When I click on a Group or a Device in USM and then select the Monitoring Tab how come I can't see my profile template?

  1. Have you installed the mon_config_service_templates package?

    1. To check connect to your database and execute the sql statement

      select from ssrv2template
  2. For the profile template in question is the <packagetemplates> element defined?
    1. To check connect to your database and execute the sql statement

      select from ssrv2packagetemplate
      where template = (select templateId from SSRV2Template where templateName = '<your template name>' and production = 1
      1. If the result of the above query DOES NOT return a single record 

        1. Add the following to your template definition.
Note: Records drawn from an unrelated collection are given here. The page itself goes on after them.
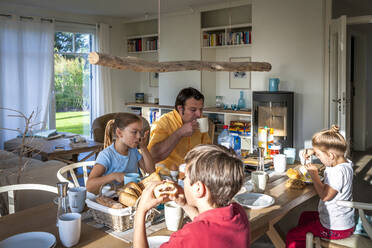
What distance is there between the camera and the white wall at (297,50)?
498 cm

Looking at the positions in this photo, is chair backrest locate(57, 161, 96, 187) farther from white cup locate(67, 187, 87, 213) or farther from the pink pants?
the pink pants

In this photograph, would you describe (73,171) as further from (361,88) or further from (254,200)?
(361,88)

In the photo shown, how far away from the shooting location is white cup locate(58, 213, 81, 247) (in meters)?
1.43

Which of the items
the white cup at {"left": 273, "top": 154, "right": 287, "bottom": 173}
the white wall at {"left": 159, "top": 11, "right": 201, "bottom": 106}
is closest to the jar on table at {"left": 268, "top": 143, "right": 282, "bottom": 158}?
the white cup at {"left": 273, "top": 154, "right": 287, "bottom": 173}

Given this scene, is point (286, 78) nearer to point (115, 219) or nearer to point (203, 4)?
point (203, 4)

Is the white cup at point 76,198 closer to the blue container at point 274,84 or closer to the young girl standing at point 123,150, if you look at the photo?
the young girl standing at point 123,150

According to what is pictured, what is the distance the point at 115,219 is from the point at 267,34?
4469 mm

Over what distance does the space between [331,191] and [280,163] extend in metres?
0.47

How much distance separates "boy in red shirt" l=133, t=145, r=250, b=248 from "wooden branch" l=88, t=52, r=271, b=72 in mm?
881

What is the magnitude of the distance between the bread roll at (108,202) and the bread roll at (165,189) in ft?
1.22

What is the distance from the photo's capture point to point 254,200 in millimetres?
2020

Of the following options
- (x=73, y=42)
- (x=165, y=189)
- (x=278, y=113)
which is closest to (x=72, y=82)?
(x=73, y=42)

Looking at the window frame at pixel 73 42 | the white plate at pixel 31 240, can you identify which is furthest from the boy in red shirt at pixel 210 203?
the window frame at pixel 73 42

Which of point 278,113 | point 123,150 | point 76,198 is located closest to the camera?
point 76,198
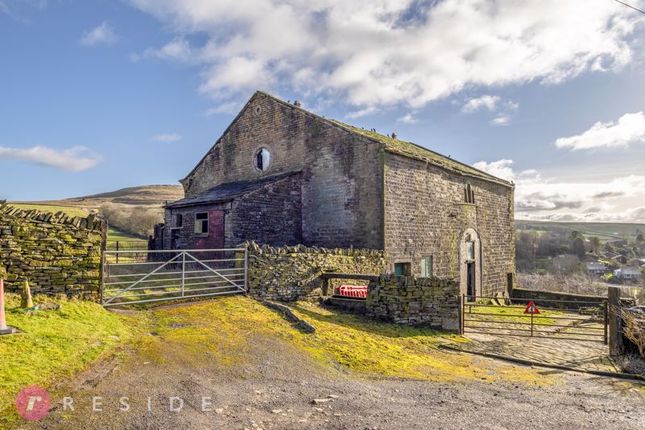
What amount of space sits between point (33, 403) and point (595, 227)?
538ft

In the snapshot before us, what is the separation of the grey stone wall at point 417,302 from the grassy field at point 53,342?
7.31 m

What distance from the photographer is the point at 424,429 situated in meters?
5.04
          <packagetemplates>
             <packageName>Server</packageName>
             <!-- If your probe monitors remote systems then set the nimbus_type value to 0 -->
             <nimbus_type>1</nimbus_type>
             <!-- Does your probe work on multiple operating systems then don't specify os_type -->
             <os_type>Windows</os_type>
             <defaultTemplate>false</defaultTemplate>
           </packagetemplates>
        2. Be sure to the root template and all child template <version> elements to ensure the template will be imported.
      2. If the result of the above query returns a single record
        1. Is the value of the os_type field set and does it match either the os_type of the Device you have selected or the os_type of the Device selected as the Device Type for the selected Group?
          1. To check the Device connect to your database and execute the sql statement

            select from ssrv2packagetemplate
            where template = (select templateId from SSRV2Template where templateName = '<your template name>' and production = 1) and
                  os_type = (select os_type from cm_computer_system where caption = '<name as seen in usm>' or name '<name as seen in usm>' or ip = '<devices ip address>')
          2. To check the Group connect to your database and execute the sql statement

            select from ssrv2packagetemplate
            where template = (select templateId from SSRV2Template where templateName = '<your template name>' and production = 1) and
                  os_type = (select os_type from cm_computer_system where cs_id = (select model_device from SSRV2DeviceGroup where name '<selected group name>'))
        2. Is the value of the nimbus_type field set and is it greater than or equal to the nimbus_type of the Device you have selected or the nimbus_type of the Device selected as the Device Type for the selected Group?
          1. To check the Device connect to your database and execute the sql statment

            select from ssrv2packagetemplate
            where template = (select templateId from SSRV2Template where templateName = '<your template name>' and production = 1) and
                  nimbus_type >= (select nimbus_type from cm_computer_system where caption = '<name as seen in usm>' or name '<name as seen in usm>' or ip = '<device's ip address>')
          2. To check the Group connect to your database and execute the sql statement

            select from ssrv2packagetemplate
            where template = (select templateId from SSRV2Template where templateName = '<your template name>' and production = 1) and
                  nimbus_type >= (select nimbus_type from cm_computer_system where cs_id = (select model_device from SSRV2DeviceGroup where name '<selected group name>'))
        3. Has the Device you have selected or the Device selected as the Device type for the selected Group been assigned the value of the <packageName> element for the profile template in question?
          1. To check the Device connect to your database and execute the sql statment

            select from ssrv2packagetemplate pt
            left join SSRV2Template t on t.templateId = pt.template
            left join SSRV2DevicePackage dp on dp.package = pt.package
            left join CM_COMPUTER_SYSTEM cs on cs.cs_id = dp.cs_id
            where t.templateName = '<your template name>' and  t.production = 1 and (cs.caption = '<name as seen in usm>' or cs.name '<name as seen in usm>' or cs.ip = '<device's ip address>')
          2. To check the Group connect to your database and execute the sql statement

            select from ssrv2packagetemplate pt
            left join SSRV2Template t on t.templateId = pt.template
            left join SSRV2DevicePackage dp on dp.package = pt.package
            left join CM_COMPUTER_SYSTEM cs on cs.cs_id = dp.cs_id
            left join SSRV2DeviceGroup dg on dg.model_device = cs.cs_id
            where t.templateName = '<your template name>' and  t.production = 1 and dg.name '<selected group name>'

Profile Deployment

Why did my new or updated Device Profile end up in an error state?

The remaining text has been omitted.